Famous quotes

"Happiness can be defined, in part at least, as the fruit of the desire and ability to sacrifice what we want now for what we want eventually" - Stephen Covey

Wednesday, May 12, 2021

Painfully efficient

The other day, one of my favourite bloggers, Shane Parrish, who writes the Farnam Street blog, wrote a post titled 'Efficiency is the Enemy'. The title sounds like heresy but the argument makes sense. Being efficient sounds great but means that you have no room for error and are always just this short of being stretched beyond limits. Early during the pandemic, when the resumption of significant businesses activity was still under a cloud, I wrote an editorial in the Wealth Insight magazine which was 'In Praise of Inefficiency'. That was mostly about businesses and the virus, but the principle certainly applies to many other things, including personal finance

 Parrish writes of a hypothetical visit to the outer office of a successful CEO where he observes that most of the CEO's secretarial staff does nothing much of the time. This looks like inefficiency but is it? The job of the CEO's personal staff is to be available to work on whatever is needed without delay. Their job is not to stay busy but that the CEO stays as busy as needed. This means that they have to be free to take up anything that comes up without delay, which in turn means that much of the time, they must stay free. In other words, they must have slack capacity. Going by the naive idea of efficiency, this is extremely inefficient. In reality, it's very efficient indeed.

 Parrish bases his idea on 'Slack: Getting Past Burnout, Busywork, and the Myth of Total Efficiency,' a book written by management expert Tom DeMarco some 20 years ago. Needless to say, the idea that slack is good hasn't made much headway towards corporate life. However, the pandemic actually points towards the idea that slack is good and efficiency is inefficient. I first noticed that the pandemic had exposed efficiency and productivity as weak spots of modern businesses and wrote about it in July last year.

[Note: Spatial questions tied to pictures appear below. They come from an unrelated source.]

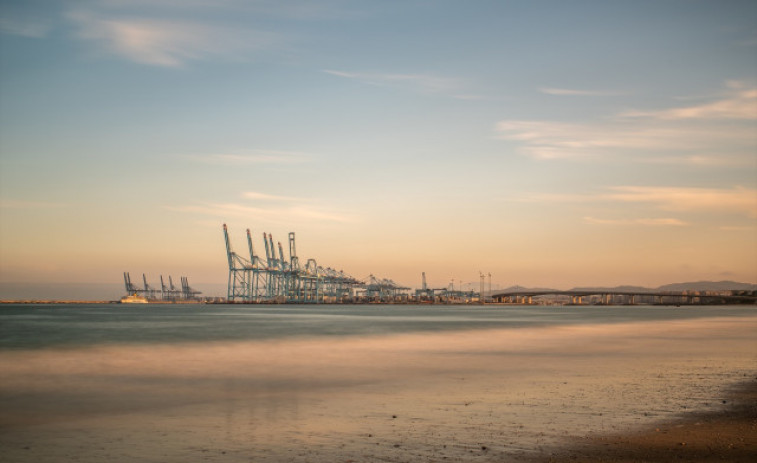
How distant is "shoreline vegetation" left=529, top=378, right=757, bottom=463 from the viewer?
8.96 meters

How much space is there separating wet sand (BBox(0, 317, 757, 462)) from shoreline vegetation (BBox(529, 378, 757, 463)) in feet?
0.33

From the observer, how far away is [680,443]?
9867mm

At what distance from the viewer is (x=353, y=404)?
15.2 m

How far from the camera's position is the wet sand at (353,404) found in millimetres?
10242

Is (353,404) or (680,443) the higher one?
(680,443)

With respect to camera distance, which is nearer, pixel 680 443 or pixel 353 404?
pixel 680 443

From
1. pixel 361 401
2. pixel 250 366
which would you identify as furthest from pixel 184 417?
pixel 250 366

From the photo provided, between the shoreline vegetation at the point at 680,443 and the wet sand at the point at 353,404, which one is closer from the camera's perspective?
the shoreline vegetation at the point at 680,443

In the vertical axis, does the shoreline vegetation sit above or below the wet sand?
above

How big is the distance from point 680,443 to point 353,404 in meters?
7.26

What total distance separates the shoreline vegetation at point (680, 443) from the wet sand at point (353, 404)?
10 centimetres

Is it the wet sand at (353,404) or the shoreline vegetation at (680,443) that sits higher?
the shoreline vegetation at (680,443)

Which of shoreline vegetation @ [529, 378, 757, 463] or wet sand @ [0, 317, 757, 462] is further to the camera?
wet sand @ [0, 317, 757, 462]

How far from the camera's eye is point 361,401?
15625mm
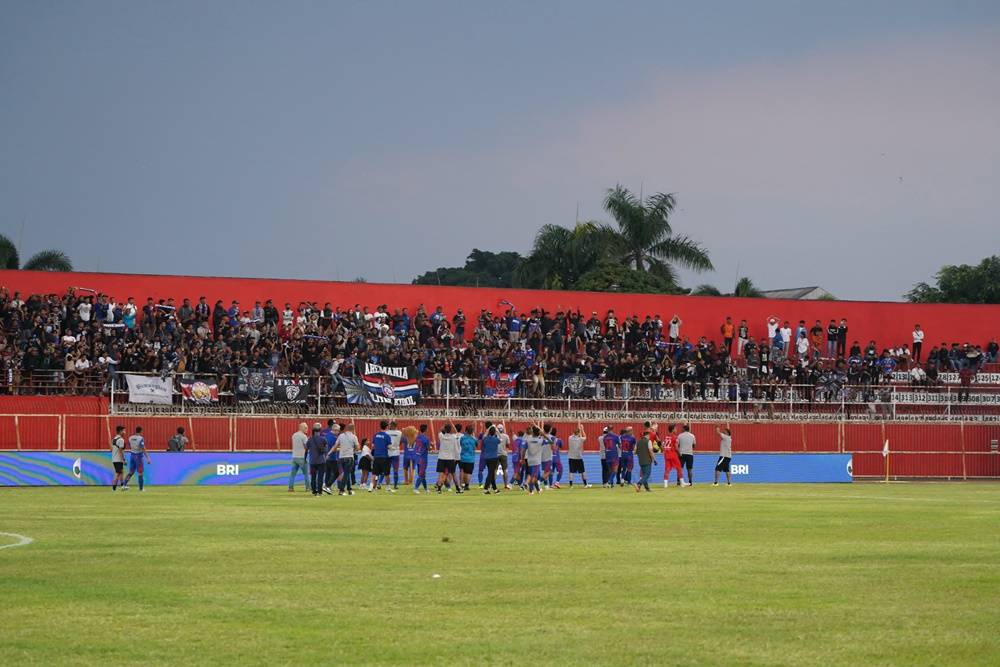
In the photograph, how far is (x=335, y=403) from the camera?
168 feet

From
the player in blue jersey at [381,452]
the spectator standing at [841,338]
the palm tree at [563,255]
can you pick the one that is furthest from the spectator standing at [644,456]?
the palm tree at [563,255]

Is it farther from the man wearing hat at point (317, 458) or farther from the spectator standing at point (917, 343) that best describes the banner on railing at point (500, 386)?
the spectator standing at point (917, 343)

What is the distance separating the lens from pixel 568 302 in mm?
65000

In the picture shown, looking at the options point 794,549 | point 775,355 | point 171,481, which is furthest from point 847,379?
point 794,549

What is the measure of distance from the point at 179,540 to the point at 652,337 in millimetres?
42326

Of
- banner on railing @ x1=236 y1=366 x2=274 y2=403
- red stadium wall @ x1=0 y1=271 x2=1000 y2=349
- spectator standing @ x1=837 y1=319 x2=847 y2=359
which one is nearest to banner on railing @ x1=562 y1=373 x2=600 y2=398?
red stadium wall @ x1=0 y1=271 x2=1000 y2=349

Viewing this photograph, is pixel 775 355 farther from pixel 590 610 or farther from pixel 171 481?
pixel 590 610

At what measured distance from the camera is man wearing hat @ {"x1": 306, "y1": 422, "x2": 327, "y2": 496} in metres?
34.2

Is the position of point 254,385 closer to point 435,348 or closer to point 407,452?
point 435,348

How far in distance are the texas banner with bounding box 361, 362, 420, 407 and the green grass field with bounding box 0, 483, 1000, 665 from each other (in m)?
26.9

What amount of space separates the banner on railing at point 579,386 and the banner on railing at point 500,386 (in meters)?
2.11

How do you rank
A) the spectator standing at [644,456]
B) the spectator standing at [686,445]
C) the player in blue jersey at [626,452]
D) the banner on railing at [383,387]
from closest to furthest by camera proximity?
the spectator standing at [644,456]
the spectator standing at [686,445]
the player in blue jersey at [626,452]
the banner on railing at [383,387]

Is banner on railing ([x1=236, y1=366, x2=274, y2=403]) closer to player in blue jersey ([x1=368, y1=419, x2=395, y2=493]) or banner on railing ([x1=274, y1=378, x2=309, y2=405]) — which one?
banner on railing ([x1=274, y1=378, x2=309, y2=405])

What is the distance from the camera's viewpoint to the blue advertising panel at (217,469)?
41.0m
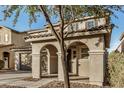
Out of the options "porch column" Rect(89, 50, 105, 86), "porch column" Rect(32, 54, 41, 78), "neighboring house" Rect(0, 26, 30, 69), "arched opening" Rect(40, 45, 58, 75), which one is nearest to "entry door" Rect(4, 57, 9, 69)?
"neighboring house" Rect(0, 26, 30, 69)

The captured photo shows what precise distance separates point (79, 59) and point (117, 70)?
561 centimetres

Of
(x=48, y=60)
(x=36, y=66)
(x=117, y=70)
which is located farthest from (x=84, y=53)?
(x=117, y=70)

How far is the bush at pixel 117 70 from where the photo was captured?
379 inches

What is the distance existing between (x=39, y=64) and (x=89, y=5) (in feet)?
19.5

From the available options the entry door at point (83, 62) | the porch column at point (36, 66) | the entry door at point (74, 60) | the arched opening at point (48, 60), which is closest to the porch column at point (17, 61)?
the porch column at point (36, 66)

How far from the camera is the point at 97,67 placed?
1273 centimetres

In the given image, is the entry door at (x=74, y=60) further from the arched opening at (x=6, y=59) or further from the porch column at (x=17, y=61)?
the arched opening at (x=6, y=59)

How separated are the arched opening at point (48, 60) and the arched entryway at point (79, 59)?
1.04m

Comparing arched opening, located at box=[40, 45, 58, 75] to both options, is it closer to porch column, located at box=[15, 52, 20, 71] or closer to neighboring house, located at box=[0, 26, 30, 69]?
neighboring house, located at box=[0, 26, 30, 69]

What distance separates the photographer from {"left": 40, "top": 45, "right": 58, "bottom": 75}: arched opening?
50.9 ft

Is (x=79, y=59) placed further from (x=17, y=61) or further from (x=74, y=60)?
(x=17, y=61)

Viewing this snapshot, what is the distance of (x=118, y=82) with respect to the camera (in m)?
10.2
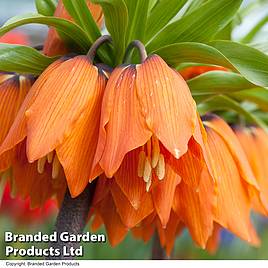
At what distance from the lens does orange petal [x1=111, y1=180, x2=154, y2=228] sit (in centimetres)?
77

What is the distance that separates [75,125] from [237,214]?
280mm

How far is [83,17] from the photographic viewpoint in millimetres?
788

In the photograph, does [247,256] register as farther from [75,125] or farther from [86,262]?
[75,125]

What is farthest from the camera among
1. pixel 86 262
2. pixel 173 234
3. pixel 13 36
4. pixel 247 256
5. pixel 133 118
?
pixel 247 256

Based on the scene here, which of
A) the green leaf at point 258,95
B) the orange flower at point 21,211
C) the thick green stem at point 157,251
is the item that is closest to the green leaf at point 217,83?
the green leaf at point 258,95

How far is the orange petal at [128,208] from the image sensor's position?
2.53 feet

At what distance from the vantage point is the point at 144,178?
0.74 meters

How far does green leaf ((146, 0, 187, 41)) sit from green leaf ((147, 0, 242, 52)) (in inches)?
0.7

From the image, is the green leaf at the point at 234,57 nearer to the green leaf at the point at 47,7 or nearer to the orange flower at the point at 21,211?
the green leaf at the point at 47,7

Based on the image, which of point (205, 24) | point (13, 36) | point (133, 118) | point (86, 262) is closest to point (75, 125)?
point (133, 118)

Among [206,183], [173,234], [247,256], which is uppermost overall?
[206,183]

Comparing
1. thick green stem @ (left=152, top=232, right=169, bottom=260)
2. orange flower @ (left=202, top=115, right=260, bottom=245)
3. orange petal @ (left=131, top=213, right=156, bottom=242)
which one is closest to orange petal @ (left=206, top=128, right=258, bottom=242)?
orange flower @ (left=202, top=115, right=260, bottom=245)

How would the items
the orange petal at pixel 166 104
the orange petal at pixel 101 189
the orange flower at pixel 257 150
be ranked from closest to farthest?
the orange petal at pixel 166 104 → the orange petal at pixel 101 189 → the orange flower at pixel 257 150

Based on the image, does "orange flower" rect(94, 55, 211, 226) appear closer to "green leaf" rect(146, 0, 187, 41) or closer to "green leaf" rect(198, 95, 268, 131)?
"green leaf" rect(146, 0, 187, 41)
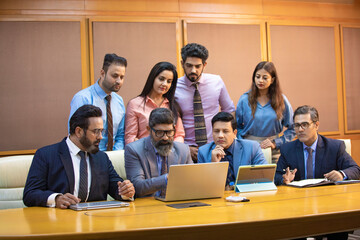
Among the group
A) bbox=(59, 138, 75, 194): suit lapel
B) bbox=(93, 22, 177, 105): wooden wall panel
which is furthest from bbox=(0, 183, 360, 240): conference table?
bbox=(93, 22, 177, 105): wooden wall panel

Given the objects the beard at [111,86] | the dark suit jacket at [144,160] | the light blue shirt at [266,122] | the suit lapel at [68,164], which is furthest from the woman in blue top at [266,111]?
the suit lapel at [68,164]

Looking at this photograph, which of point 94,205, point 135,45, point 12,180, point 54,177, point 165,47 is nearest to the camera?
point 94,205

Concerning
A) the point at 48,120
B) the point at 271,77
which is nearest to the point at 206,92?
the point at 271,77

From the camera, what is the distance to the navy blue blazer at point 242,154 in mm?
3406

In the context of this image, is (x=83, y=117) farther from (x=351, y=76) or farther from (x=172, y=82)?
(x=351, y=76)

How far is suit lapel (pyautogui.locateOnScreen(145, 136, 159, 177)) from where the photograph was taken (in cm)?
306

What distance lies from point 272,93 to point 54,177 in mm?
2125

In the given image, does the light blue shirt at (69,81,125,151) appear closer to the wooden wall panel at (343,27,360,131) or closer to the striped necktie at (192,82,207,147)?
the striped necktie at (192,82,207,147)

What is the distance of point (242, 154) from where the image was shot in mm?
3443

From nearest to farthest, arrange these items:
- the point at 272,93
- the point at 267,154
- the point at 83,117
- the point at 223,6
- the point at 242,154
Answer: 1. the point at 83,117
2. the point at 242,154
3. the point at 267,154
4. the point at 272,93
5. the point at 223,6

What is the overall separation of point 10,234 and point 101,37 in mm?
3938

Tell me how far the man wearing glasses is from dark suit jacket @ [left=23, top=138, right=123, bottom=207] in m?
1.42

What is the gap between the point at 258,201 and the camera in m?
2.52

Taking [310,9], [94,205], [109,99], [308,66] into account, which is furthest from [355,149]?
[94,205]
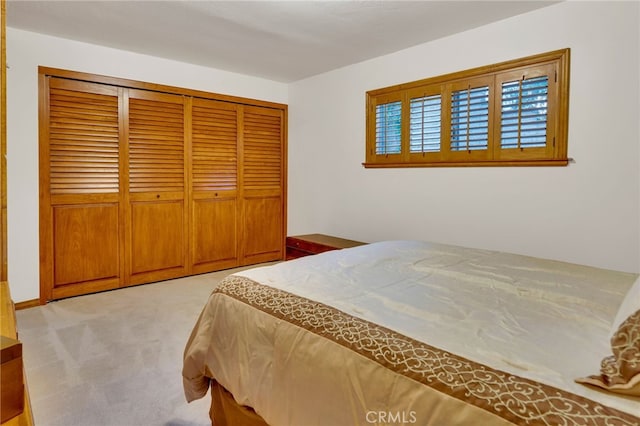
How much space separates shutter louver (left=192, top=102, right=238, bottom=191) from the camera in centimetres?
411

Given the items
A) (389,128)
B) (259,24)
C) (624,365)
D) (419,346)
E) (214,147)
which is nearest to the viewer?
(624,365)

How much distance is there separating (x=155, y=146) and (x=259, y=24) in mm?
1653

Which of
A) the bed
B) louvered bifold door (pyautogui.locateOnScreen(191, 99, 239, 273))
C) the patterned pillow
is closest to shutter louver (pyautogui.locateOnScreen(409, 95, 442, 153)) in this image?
the bed

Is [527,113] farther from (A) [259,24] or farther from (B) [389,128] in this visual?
(A) [259,24]

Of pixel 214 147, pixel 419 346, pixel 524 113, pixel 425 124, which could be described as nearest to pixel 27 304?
pixel 214 147

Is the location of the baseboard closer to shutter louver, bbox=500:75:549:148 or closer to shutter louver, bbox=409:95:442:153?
shutter louver, bbox=409:95:442:153

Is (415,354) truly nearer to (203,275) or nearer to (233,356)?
(233,356)

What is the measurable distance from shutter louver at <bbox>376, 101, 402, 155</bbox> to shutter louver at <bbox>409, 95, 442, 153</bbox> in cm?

 I first realised this when a friend who knows the private healthcare business deeply pointed out as early as February that the top hospitals all had very little spare ICU capacity because that was inefficient from a business point of view. However, this is not just about healthcare. The businesses that suffered the most are the ones that are operating on a razor's edge of efficient use of resources. These were the ones that were getting by before the pandemic with what looked like precision. Their revenues, costs, debt and profits were tuned just so precisely for them to grow and make money.

 However, the lockdowns and the coming slowdown hit them very badly. A severe reduction of sales has immediately made them deeply uneconomic. There were no reserves of any kind at all. A globally dependent just-in-time supply chain was efficient. Extra inventory was inefficient. These were unchallenged beliefs that turned out to be time bombs.


 There's an obvious equivalent in personal finance as well. There are way too many people - especially young people - whose entire incomes are earmarked for just EMIs and basic expenses. There is no slack at all, no buffer, no emergency fund and no easy way of building one. The slightest disruption of income, as has happened to some during the pandemic, has blown apart their personal financial situations. Again, I'm not blaming anyone here on an individual basis. Many people have no leeway to do anything better. However, even amongst those who do, many don't.

 Despite the hardship and suffering, adversity is a great teacher. Surely, for individuals, it will be one. Perhaps people will spend less and only on more necessary things. Or perhaps not, who knows? This hasn't happened in those countries where the pandemic has died down and did not happen in India either during the brief off-season when COVID-19 had taken a back seat.